When the purchase price of the property being conveyed is less than fair market value, Health and
Safe Code Section 33433 requires that the report explain the reason for any difference. While it
appears that the purchase price is lower than fair market value, based upon the Keyser Marston
Report, when the costs of acquisition, environmental clean up and site preparation are included, the
disposition price should be approximately equal to the fair market value of the property.
The costs to the EDA for the project are land acquisition and environmental remediation. The EDA
acquired the land for $208,350 and environmental remediation is estimated at $250,000 as a
minimum to upwards of $600,000. Thus, total costs to the EDA are estimated at $408,350.

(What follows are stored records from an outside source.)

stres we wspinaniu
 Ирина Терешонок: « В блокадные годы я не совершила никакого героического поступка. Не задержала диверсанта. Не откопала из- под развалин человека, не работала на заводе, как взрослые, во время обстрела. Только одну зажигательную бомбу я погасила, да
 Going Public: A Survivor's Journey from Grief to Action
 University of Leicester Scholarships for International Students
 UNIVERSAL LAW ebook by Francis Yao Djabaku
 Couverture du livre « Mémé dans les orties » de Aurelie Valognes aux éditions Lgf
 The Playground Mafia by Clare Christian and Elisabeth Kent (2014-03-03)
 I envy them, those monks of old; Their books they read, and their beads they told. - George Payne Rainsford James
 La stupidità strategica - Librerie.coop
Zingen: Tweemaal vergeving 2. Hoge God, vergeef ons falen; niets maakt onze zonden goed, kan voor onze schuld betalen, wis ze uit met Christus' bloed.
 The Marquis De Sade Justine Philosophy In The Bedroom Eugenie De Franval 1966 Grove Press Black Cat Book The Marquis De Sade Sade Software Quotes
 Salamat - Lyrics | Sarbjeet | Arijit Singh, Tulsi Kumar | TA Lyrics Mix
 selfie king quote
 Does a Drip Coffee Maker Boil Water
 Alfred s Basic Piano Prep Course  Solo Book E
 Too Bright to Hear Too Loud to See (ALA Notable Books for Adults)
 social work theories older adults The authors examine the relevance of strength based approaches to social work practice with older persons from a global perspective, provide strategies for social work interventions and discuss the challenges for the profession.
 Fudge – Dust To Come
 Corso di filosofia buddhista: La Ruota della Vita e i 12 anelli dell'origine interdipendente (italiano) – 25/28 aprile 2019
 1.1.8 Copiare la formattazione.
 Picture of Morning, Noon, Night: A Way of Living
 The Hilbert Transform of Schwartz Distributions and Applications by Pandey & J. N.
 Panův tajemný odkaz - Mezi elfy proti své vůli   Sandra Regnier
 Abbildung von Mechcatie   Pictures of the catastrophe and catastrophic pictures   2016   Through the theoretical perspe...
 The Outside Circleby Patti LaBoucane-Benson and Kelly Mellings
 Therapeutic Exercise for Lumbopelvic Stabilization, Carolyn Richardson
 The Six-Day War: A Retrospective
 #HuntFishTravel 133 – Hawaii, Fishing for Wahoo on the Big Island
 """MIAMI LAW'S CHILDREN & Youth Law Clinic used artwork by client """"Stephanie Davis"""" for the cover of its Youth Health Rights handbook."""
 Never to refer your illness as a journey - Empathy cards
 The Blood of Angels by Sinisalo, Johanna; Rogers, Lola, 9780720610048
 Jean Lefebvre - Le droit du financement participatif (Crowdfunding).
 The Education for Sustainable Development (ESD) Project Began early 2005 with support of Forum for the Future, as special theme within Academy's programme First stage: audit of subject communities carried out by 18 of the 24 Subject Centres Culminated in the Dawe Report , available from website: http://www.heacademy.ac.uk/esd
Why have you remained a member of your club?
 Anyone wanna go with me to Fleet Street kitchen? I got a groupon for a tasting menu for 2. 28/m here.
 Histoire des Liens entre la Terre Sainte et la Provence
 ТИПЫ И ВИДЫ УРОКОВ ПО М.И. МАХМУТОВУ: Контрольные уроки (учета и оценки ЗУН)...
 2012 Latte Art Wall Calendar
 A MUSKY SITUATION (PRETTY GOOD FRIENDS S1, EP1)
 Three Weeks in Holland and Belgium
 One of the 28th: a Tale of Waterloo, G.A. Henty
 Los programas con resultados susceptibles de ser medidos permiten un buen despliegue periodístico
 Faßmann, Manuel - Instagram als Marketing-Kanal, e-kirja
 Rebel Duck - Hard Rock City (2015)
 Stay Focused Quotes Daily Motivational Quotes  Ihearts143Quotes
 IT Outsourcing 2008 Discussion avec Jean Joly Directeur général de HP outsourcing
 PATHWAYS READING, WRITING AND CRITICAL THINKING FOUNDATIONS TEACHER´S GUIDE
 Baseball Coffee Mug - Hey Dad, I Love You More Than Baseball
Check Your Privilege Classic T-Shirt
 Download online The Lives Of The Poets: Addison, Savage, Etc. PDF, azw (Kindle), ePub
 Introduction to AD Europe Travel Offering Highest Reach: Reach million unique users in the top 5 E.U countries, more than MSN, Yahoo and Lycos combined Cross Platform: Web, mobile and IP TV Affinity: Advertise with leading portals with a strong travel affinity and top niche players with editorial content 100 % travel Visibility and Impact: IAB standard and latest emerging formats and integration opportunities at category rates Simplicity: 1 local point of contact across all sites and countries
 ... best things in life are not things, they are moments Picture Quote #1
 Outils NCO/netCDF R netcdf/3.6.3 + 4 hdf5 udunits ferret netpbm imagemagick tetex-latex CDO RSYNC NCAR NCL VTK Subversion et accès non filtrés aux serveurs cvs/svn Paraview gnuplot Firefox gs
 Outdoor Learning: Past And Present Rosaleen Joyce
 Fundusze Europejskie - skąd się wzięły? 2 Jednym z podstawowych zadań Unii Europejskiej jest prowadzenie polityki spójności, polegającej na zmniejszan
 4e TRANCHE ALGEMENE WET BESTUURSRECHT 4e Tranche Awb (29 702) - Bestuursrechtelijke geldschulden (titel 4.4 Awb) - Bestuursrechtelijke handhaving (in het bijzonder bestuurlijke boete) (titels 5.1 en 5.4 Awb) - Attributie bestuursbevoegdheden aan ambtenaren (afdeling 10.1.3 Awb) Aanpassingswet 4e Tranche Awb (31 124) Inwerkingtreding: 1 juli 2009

The revenue to the EDA from the disposition of the Rialto Avenue Site will come from land sales
and tax increment revenues. Land sale costs shall be paid based upon the appraisal $100,000 of
which shall be received at the execution of the DDA; and it is estimated that the present value of tax
increment revenues from the project equals $850,000. Thus, the EDA is projected to receive at least
$541,650 in net revenues from the project, plus an additional sum for the remaining value of the
interest in the land which will be determined by appraisal.
STAFF RECOMMENDATION
Staff recommends that the public hearing be opened, comments and written materials submitted
at the hearing be considered by the Commission, and based upon the documentation available to
the EDA Staff as of the date of this Staff Report, that the attached Resolutions be adopted as
proposed andthe DDA be awarded to Vanir Development.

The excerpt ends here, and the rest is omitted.